I'd argue we haven't really "solved" the optimal way to do error handling in programming: Using union types remains one of the best options, but even that has its downsides. Consider the ergonomics of forwarding an error type multiple layers in a Rust program: you can remove some of the boilerplate by strapping macros on top, but I'd argue that's more of a bandage than a fix. Most other programming languages are either using exceptions, which I don't like as they complicate control flow behavior significantly, or simply ignore error handling entirely (like C and Go; Both of them provide some standard facilities for dealing with error values, but handling it is completely manual. I do like this, since it's very straightforward, but it nonetheless is just sidestepping the problem.) And even trying to keep it simple can create new problems, like of course the way pthreads has to contort errno into a thread-local, for reasons obvious.

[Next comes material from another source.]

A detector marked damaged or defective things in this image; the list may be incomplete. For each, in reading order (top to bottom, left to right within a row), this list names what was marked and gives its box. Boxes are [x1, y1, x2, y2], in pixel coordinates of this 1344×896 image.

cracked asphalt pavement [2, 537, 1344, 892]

And while stderr has created a somewhat unified channel for dumping errors into, once they've bubbled up to the point where the program needs to output it, there's an almost unlimited amount of opinions on exactly how error logging should work. Some software won't use stderr by default, others only uses stderr for specific types of errors. Some software dumps everything that isn't data output into stderr, including e.g. `--help` text, whereas some software uses stdout for anything that isn't explicitly an error (Which often leads to me needing to pipe --help to less twice: once without, and once with 2>&1.) Categorization of error logging is also somewhat contentious: should there be a "warning" severity? should you split errors into modules? Formatting, too: what should be in a log line? Should logs be structured into a machine-readable format such as JSON?

It was probably a bad omen that even very old versions of UNIX ran into problems dealing with error logging and wound up needing to bifurcate things. Few programs feel as 'lazy' as UNIX; if UNIX couldn't ignore the problem, god knows the rest of the software was doomed.

JadeNB 1 year ago |

Here I was thinking I might have another fun little bit of trivia for my Statistics class, like the T-test one from the other day (https://news.ycombinator.com/item?id=40485313). Different standard error!

stuaxo 1 year ago |

Some things I want from std streams:

Timestamping or sync points, so that if I pipe multiple streams (say stdout and stderr) I can keep them in sync further along when various buffers may have been involved.

Metadata, such as magic file types.

Structured data (this may link with meta data, and maybe there is even a way programs could negotiate what to send to each other).

nikeee 1 year ago |

Have there been systems which support other additional streams?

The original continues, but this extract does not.